How Could It Be Any Worse? Jehovah! Jehovah!

The Gulf Oil Catastrophe just keeps getting worse.

I heard on NPR on the way home today, that instead of a terrible 5,000 barrels a day leaking into the Gulf, the reality may be more like 70,000 a day, meaning an Exxon Valdez ever four days or so.

This is bad the way the Haitian earthquake was bad. There's the environmental and economic damage up front, and it's immense. Hard to take it's measure, in fact. The fishing, the tourism, the wetlands, and that's just in the United States. Mexico also has a few thousand miles of shoreline in peril, a fact which I haven't heard mentioned in a single news account so far. Oh, and the Caribbean is basically part of the Gulf, so I wonder how long until tar balls, dead turtles and oil sheen are coming to...Haiti. Like they haven't got enough shit to deal with.
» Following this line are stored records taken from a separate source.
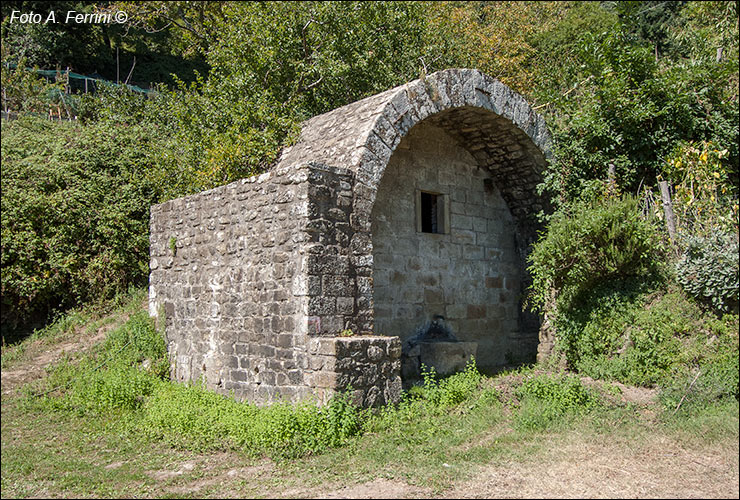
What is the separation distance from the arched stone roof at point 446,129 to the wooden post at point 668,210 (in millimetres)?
1756

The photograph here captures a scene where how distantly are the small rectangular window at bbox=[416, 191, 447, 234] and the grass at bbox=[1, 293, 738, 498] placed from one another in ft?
8.40

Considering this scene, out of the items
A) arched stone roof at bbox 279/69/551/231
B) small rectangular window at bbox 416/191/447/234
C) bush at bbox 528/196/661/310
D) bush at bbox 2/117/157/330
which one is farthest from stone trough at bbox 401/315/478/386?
bush at bbox 2/117/157/330

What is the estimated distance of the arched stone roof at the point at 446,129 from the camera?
6.70 meters

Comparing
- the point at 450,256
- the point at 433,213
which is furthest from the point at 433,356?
the point at 433,213

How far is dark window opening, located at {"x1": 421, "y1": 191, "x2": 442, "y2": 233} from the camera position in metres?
8.84

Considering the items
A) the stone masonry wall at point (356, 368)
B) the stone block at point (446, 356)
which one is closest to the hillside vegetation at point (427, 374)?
the stone masonry wall at point (356, 368)

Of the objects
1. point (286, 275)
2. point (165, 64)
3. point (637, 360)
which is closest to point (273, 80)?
point (286, 275)

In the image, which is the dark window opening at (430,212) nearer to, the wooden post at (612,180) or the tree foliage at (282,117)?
the tree foliage at (282,117)

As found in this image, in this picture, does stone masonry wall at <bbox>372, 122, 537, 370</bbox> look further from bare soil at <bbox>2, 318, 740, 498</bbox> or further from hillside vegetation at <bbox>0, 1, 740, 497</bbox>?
bare soil at <bbox>2, 318, 740, 498</bbox>

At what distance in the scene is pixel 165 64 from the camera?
73.0 ft

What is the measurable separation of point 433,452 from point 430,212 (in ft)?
14.3

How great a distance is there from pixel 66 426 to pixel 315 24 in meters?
9.45

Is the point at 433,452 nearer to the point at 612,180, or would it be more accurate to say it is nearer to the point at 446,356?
the point at 446,356

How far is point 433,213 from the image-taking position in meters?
8.91
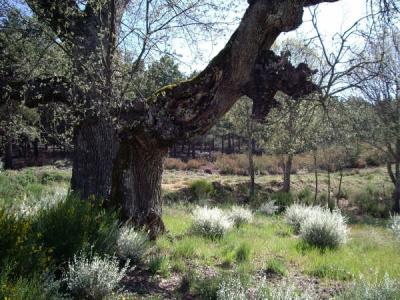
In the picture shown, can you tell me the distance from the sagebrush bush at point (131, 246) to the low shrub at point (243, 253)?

Then there's how pissed off I get at the corporate assheads trying to cover testicles that deserve a good speedbagging. TransOcean files a suit to limit its total liability to $27 million, when I'm sure there are individual parties with real damages that exceed that. BP claims it will pay all 'legitimate' claims, but something tells me 'legitimate' means whatever they can pay and still be an oil company. Dude, you may have just destroyed the ecosystem of a whole region of the planet for a generation, I want to dowse you in some of that oil and set you on fire. You don't have the money to pay all legitimate claims because there isn't that much money in the world.
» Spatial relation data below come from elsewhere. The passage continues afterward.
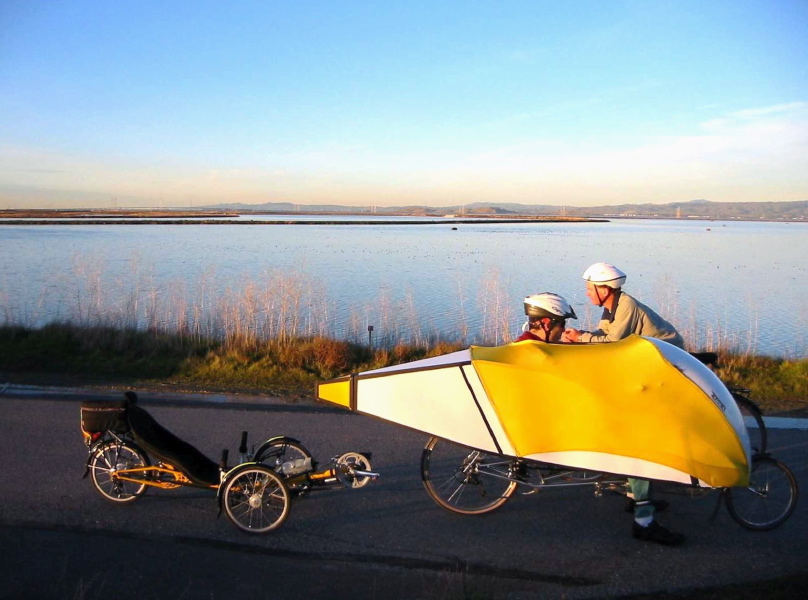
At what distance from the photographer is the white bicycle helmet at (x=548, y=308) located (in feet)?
18.1

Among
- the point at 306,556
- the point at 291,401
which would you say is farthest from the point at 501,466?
the point at 291,401

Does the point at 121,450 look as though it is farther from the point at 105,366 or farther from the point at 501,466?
the point at 105,366

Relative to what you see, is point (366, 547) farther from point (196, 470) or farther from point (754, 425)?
point (754, 425)

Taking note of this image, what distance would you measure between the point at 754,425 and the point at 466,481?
408cm

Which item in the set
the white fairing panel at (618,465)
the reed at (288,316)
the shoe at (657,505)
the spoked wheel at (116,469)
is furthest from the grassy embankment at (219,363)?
the white fairing panel at (618,465)

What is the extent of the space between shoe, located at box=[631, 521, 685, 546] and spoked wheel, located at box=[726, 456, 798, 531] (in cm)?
53

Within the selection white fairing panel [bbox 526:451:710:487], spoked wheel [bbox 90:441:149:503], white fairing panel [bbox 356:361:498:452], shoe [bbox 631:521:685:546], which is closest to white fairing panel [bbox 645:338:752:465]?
white fairing panel [bbox 526:451:710:487]

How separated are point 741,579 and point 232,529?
335 centimetres

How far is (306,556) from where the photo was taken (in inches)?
183

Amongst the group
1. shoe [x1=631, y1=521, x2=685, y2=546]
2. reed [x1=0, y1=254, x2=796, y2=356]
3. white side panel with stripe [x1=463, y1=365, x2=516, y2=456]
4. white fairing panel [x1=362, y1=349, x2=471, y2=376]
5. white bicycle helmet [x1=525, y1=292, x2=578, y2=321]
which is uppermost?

Then there's the Three Mile Island factor. Three Mile Island was a non-event, really. Yes, it was a 'nuclear accident,' but it didn't kill anything except approval for any more nuclear power plants.

If BP was as careful about the potential threats of offshore drilling as Metropolitan Edison was about nukes, this whole affair would have made news for about thirty seconds.

Three Mile Island wasn't the entire reason the United States pussied out on nuclear (or nukular) power; there was Chernobyl, not really a fair comparison. It's apples to onions. The main selling point of capitalism is while it can be stupid, it can never be as stupid as socialism. That's not my opinion, that's a repeatedly documented fact.

Or can it? It's not going to take 10,000 years for this to work itself out, the way some places in the Ukraine will, but this is the Chernobyl of offshore drilling, and brought to you courtesy of the semi-free market.

An accident that killed nobody and injured less than that can shut down a whole energy source for a generation. What do we do with an oil spill that could do real harm to hundreds of millions of people because a few guys decided to roll those dice?

Me, I say your markets should be free but also realistic. Which is to say, without a bailout, if you create a liability that makes your assets seem a down payment, you're done. We heard a lot about 'moral hazard' in the financial biz with TARP and it's sequels, but I see the same problem here. The legitimate claims against the major players in this catastrophe could easily outstrip their total assets. And if it came to that and either the courts ruled that they didn't have to pay the full amount or if Uncle Sam bails them out because they're 'too big to fail,' what will that do for future corporate responsibility?